The couple worked with building designer Murray James to redesign the entire back section of their house. What was a pokey floor plan encompassing a small ‘landlocked’ bathroom, dead space, and asbestos became a functional domain opening to the outdoors.
In the original rooms of the house, Annie re-stained the timber floors a dark Japanese brown. ‘Everyone (including the floor sander and the participants of an Instagram poll!) tried to talk me out of it, but it was a risk that paid off,’ she says. ‘It’s one of my favourite features and I think it pays homage to the grandeur and quirkiness of the house.’
‘New’ features to the front exterior match the character of the original architecture, including the antique patterned tiles on the front porch, sourced from Jatana Tiles.
The interiors are deliberately neutral to allow Annie’s ‘stuff’ to speak, including a growing collection of original artworks by local Australian artists Stanislas Piechaczek, Nicole Nelius, Prudence Caroline, Loralee Jade, and Giorgia Bel.

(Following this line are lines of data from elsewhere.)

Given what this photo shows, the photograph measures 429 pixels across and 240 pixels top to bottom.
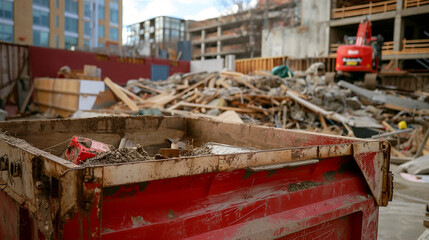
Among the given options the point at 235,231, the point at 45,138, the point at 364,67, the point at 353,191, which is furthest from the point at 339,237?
the point at 364,67

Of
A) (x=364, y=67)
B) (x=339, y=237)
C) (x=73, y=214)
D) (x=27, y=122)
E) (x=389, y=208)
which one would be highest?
(x=364, y=67)

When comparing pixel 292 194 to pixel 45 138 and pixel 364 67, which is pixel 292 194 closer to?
pixel 45 138

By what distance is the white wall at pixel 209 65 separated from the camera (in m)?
25.1

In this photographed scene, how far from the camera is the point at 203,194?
1774mm

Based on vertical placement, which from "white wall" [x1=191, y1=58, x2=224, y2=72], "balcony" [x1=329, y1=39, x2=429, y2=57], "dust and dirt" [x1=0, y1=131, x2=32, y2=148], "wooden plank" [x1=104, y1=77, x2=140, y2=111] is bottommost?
"dust and dirt" [x1=0, y1=131, x2=32, y2=148]

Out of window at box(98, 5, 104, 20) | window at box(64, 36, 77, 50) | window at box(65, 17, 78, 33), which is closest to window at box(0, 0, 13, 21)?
window at box(65, 17, 78, 33)

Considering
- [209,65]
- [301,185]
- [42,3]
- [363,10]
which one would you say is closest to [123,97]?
[301,185]

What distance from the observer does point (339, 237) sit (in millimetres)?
2369

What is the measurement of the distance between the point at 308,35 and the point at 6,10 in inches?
1044

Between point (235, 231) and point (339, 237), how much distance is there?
39.6 inches

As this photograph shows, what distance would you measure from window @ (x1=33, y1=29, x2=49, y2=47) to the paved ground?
1446 inches

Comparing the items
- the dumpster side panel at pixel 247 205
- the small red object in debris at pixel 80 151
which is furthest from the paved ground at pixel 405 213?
the small red object in debris at pixel 80 151

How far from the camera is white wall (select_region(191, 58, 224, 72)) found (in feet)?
82.3

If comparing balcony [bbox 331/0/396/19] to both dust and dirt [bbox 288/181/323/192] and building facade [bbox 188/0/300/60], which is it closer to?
building facade [bbox 188/0/300/60]
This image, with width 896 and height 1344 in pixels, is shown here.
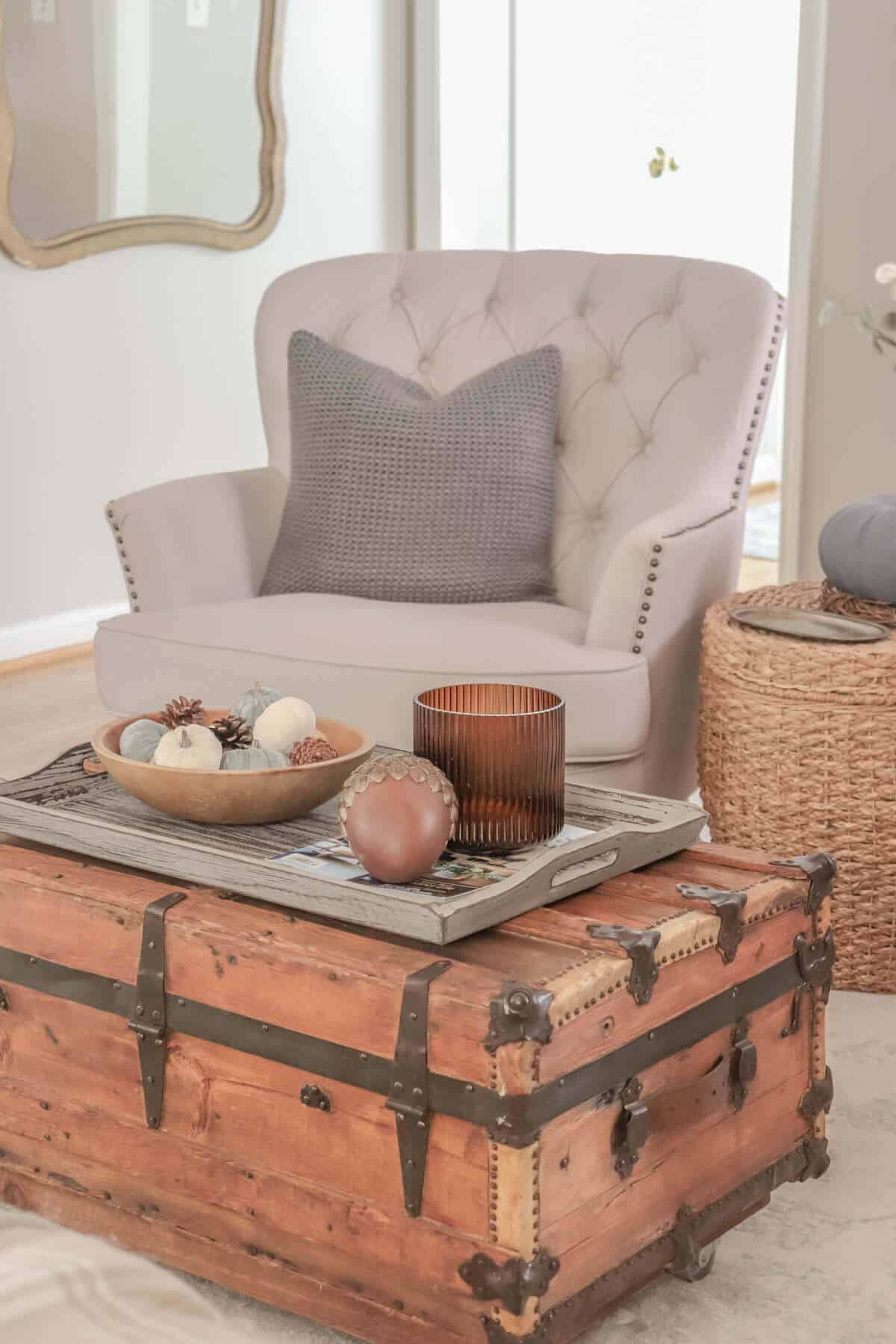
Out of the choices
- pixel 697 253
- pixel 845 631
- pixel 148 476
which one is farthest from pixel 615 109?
pixel 845 631

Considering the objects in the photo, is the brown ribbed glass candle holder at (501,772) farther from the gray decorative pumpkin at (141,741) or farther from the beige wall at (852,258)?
the beige wall at (852,258)

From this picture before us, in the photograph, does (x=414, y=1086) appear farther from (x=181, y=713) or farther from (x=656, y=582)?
(x=656, y=582)

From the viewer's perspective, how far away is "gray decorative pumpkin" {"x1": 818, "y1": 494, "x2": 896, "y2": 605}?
221 centimetres

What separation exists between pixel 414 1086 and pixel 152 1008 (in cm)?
28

The most recent addition to the property is the backyard plunge pool facilitating a ‘holiday retreat’ feel. ‘We still have some landscaping to do (the pool was literally being finished the week these photographs were taken) but it’s really completed our vision,’ says Annie.
Last but not least is the home’s location in Newcastle, that Annie describes as the perfect mix of city and surf. ‘Newcastle as a city is just constantly on the up and up… There’s lots of creative people making stuff happen here.’
The family home is a serene and calming place with plenty of cosy spots to escape the everyday. Annie says, ‘It’s truly one of a kind, and we’re really proud to be a part of its story.’